For two or three leagues it continued much in the same style; cliffs, nearly perpendicular, on both sides, and the Brenta foaming and thundering below. Beyond, the rocks began to be mantled with vines and gardens. Here and there a cottage shaded with mulberries made its appearance, and we often discovered, on the banks of the river, ranges of white buildings, with courts and awnings, beneath which vast numbers were employed in manufacturing silk. As we advanced, the stream gradually widened, and the rocks receded; woods were more frequent and cottages thicker strown.
About five in the evening, we had left the country of crags and precipices, of mists and cataracts, and were entering the fertile territory of the Bassanese. It was now I beheld groves of olives, and vines clustering the summits of the tallest elms; pomegranates in every garden, and vases of citron and orange before almost every door. The softness and transparency of the air soon told me I was arrived in happier climates; and I felt sensations of joy and novelty run through my veins, upon beholding this smiling land of groves and verdure stretched out before me. A few glooming vapours, I can hardly call them clouds, rested upon the extremities of the landscape; and, through their medium, the sun cast an oblique and dewy ray. Peasants were returning homeward from the cultivated hillocks and corn-fields, singing as they went, and calling to each other over the hills; whilst the women were milking goats before the wickets of the cottages, and preparing their country fare.

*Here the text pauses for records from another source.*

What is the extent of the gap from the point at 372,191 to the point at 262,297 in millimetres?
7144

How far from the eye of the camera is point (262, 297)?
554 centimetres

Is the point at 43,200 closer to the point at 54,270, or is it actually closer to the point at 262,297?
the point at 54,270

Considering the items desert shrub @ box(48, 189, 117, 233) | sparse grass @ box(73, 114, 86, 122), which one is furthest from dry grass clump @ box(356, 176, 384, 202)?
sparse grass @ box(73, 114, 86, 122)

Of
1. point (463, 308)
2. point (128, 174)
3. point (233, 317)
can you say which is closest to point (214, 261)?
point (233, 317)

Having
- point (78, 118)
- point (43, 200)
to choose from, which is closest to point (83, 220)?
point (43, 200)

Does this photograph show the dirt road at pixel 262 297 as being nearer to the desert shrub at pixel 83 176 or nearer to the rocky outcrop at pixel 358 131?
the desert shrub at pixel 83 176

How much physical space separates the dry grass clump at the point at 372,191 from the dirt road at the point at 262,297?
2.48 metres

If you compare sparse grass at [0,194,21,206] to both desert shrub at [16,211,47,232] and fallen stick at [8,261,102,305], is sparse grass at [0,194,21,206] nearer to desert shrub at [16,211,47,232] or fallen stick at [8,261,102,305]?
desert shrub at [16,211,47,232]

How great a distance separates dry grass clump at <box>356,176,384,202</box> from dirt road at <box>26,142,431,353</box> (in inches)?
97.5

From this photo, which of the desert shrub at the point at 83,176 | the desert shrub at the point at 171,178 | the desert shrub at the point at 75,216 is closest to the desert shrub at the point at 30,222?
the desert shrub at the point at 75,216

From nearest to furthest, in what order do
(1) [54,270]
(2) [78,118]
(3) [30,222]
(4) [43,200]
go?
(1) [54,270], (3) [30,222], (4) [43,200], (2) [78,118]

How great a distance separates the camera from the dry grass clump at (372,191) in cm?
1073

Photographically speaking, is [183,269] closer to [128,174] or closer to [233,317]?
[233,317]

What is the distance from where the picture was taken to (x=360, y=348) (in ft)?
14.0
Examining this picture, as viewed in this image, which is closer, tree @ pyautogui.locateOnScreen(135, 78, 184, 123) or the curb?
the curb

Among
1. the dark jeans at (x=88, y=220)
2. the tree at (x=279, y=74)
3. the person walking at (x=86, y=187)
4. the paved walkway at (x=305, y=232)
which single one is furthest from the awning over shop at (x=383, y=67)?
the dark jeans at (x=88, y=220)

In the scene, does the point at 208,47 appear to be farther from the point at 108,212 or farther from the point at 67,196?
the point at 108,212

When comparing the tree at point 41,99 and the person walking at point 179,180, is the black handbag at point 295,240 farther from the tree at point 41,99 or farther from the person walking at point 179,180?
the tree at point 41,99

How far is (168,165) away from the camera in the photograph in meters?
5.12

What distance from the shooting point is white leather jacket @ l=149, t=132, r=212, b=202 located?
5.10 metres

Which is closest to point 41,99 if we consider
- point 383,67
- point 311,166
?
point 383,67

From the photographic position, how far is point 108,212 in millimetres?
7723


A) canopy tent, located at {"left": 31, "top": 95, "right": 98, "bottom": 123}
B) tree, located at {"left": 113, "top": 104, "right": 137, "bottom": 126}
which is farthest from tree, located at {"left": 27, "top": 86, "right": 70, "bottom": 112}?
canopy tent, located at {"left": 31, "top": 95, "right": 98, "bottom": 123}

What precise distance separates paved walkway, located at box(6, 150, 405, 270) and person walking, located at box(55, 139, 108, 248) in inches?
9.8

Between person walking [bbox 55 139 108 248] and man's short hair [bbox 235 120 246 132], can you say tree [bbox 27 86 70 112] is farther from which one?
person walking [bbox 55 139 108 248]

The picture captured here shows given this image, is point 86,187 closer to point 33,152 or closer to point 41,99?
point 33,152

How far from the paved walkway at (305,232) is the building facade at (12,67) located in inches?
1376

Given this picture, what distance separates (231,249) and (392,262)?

I left them enjoying it, and soon beheld the ancient ramparts and cypresses of Bassano; whose classic appearance recalled the memory of former times, and answered exactly the ideas I had pictured to myself of Italian edifices. Though encompassed by walls and turrets, neither soldiers nor custom-house officers start out from their concealment, to question and molest a weary traveller, for such are the blessings of the Venetian State, at least of the Terra Firma provinces, that it does not contain, I believe, above four regiments. Istria, Dalmatia, and the maritime frontiers, are more formidably guarded, as they touch, you know, the whiskers of the Turkish empire.
Passing under a Doric gateway, we crossed the chief part of the town in the way to our locanda, pleasantly situated, and commanding a level green, where people walk and eat ices by moonlight. On the right, the Franciscan church and convent, half hid in the religious gloom of pine and cypress; to the left, a perspective of walls and towers rising from the turf, and marking it, when I arrived, with long shadows; in front, where the lawn terminates, meadow, wood, and garden run quite to the base of the mountains.